_Source text_:
▽
= Hypnodermatology =

Parapsychological procedure

Hypnodermatology is an informal label for the use of hypnosis in treating the skin conditions that fall between conventional medical dermatology and the mental health disciplines.

The use of hypnosis to provide relief for some skin conditions is based on observations that the severity of the disease may correlate with emotional issues. In addition, hypnotherapy has been used to suggest improvement on dermatological symptoms, such as chronic psoriasis, eczema, ichthyosis, warts and alopecia areata.

Philip D. Shenefelt, a research dermatologist at the University of South Florida School of Medicine, has identified two dozen dermatologic conditions that have shown response to hypnosis in the literature, with varying degrees of evidence. These include successful results in controlled trials on verruca vulgaris, psoriasis, and atopic dermatitis. A 2005 review in the Mayo Clinic Proceedings stated that, "A review of the use of hypnosis in dermatology supports its value for many skin conditions not believed to be under conscious control". The most comprehensively studied skin conditions in relation to hypnotherapy are psoriasis and warts. Hypnosis may have positive effects on dermatological conditions in both adults and children.
△
_Data supplied_:
▽
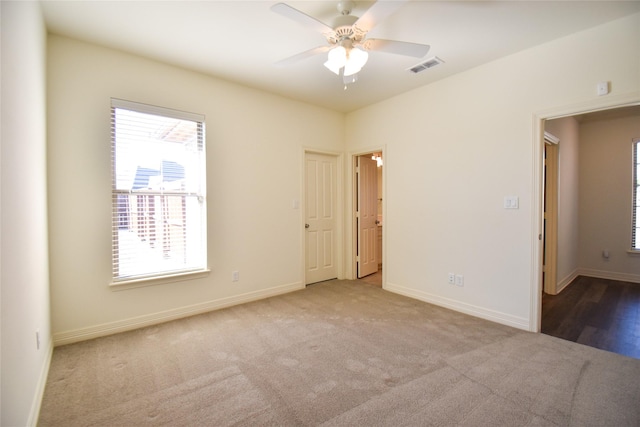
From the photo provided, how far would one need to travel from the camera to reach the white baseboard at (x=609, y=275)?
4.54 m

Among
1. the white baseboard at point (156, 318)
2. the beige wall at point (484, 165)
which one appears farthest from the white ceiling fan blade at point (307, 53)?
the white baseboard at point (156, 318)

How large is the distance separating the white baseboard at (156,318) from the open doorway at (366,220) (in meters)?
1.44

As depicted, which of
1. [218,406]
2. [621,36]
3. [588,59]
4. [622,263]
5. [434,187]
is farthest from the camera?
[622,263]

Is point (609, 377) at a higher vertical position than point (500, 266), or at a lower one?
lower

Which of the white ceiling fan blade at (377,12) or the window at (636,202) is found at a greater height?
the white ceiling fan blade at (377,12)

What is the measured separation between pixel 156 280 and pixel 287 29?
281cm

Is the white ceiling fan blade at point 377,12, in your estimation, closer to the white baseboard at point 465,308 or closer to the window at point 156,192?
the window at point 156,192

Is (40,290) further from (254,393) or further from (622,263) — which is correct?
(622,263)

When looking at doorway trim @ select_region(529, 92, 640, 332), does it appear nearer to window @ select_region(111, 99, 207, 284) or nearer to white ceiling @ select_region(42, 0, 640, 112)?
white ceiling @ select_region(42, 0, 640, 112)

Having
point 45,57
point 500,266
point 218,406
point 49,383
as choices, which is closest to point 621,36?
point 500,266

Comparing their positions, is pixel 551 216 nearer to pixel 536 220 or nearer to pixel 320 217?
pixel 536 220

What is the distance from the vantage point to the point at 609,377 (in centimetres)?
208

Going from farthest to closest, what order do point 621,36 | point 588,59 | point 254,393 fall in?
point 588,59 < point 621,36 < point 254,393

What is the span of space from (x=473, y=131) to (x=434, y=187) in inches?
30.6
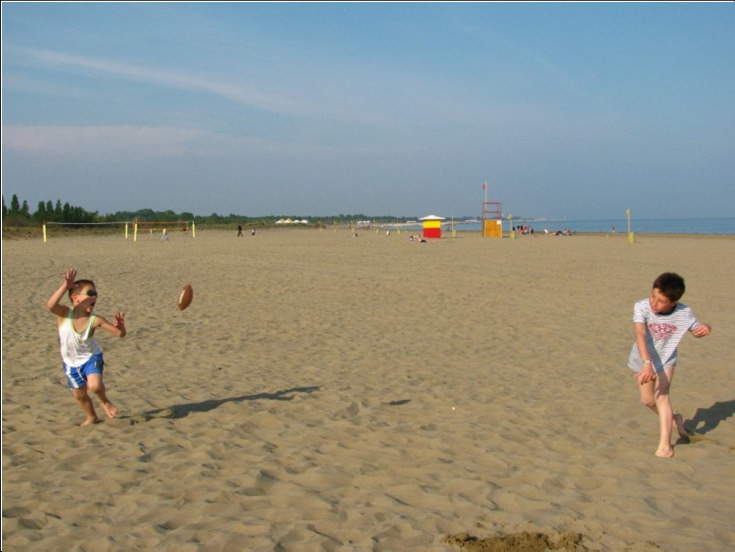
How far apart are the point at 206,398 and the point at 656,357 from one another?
△
▽
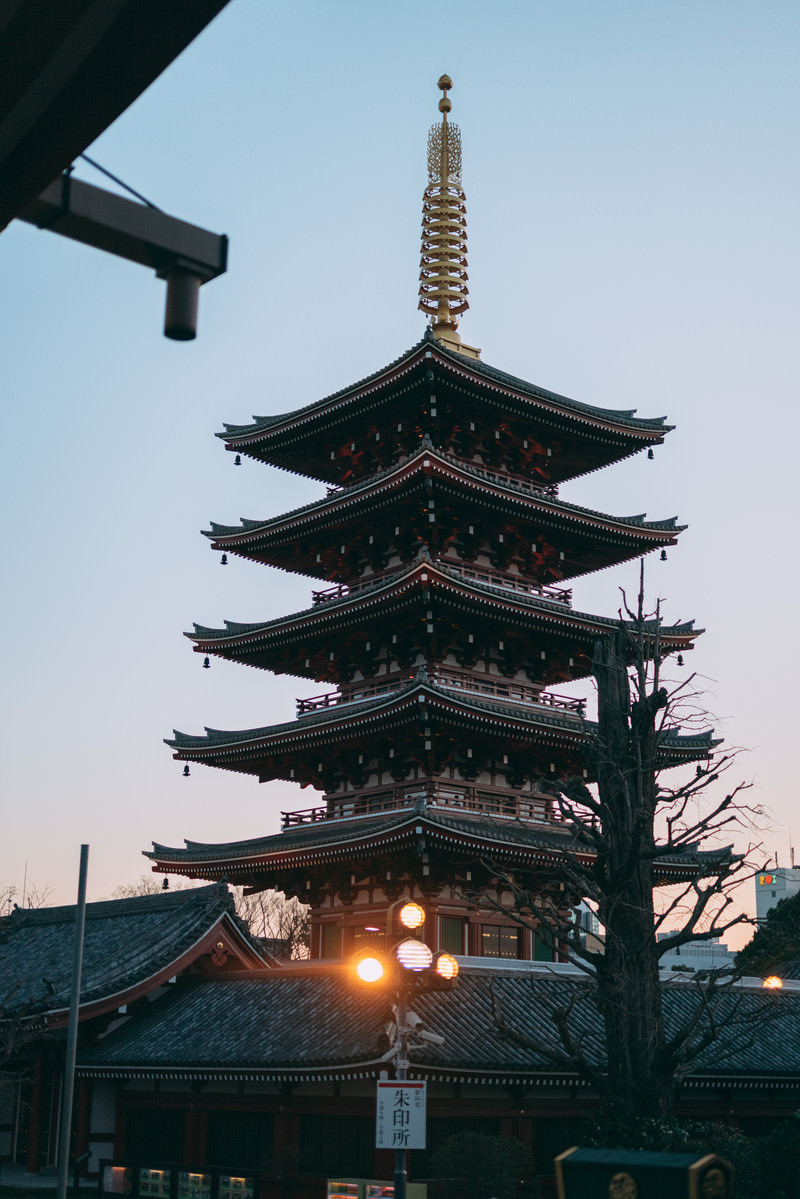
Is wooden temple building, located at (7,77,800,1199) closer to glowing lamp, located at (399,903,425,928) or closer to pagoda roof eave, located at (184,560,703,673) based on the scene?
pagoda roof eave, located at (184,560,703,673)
△
▽
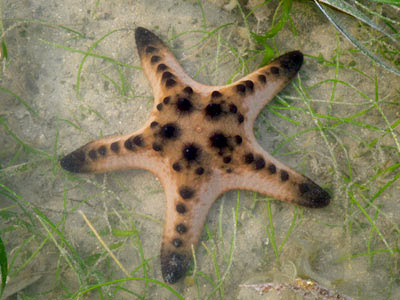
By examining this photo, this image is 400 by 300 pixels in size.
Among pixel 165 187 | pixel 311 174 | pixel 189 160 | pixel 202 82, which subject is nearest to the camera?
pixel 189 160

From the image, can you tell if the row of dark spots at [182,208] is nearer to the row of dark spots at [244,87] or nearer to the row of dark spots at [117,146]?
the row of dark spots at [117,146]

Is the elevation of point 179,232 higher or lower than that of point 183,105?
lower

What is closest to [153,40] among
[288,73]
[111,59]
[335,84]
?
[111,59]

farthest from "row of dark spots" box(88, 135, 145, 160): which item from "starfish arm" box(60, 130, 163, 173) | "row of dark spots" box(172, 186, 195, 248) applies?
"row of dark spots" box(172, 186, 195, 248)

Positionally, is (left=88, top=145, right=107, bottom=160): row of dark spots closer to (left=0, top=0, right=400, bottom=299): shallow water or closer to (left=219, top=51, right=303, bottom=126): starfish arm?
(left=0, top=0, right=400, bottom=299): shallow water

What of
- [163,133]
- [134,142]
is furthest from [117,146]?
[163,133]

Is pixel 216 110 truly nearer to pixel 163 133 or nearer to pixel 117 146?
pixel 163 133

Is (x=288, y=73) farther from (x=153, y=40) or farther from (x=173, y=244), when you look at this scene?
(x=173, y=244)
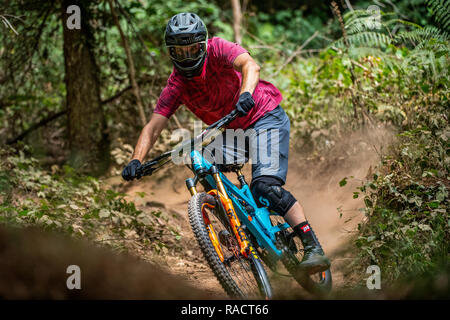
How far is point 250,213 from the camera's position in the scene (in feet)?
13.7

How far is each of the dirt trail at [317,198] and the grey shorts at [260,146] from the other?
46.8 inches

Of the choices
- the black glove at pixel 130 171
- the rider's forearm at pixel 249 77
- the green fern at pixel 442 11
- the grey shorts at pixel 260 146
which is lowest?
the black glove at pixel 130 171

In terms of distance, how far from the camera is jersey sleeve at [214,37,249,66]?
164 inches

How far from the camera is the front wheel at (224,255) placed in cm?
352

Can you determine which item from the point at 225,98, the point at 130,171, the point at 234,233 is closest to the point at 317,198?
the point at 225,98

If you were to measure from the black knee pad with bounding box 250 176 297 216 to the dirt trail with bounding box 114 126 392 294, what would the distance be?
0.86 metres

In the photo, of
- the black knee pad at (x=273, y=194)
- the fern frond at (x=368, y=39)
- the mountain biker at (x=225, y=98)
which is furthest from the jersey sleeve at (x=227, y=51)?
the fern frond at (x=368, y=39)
△
Repeat the passage of the hypnodermatology text between "Philip D. Shenefelt, a" and "adults and children.", inclusive. The items have nothing to do with the hypnodermatology text.

Philip D. Shenefelt, a research dermatologist at the University of South Florida School of Medicine, has identified two dozen dermatologic conditions that have shown response to hypnosis in the literature, with varying degrees of evidence. These include successful results in controlled trials on verruca vulgaris, psoriasis, and atopic dermatitis. A 2005 review in the Mayo Clinic Proceedings stated that, "A review of the use of hypnosis in dermatology supports its value for many skin conditions not believed to be under conscious control". The most comprehensively studied skin conditions in relation to hypnotherapy are psoriasis and warts. Hypnosis may have positive effects on dermatological conditions in both adults and children.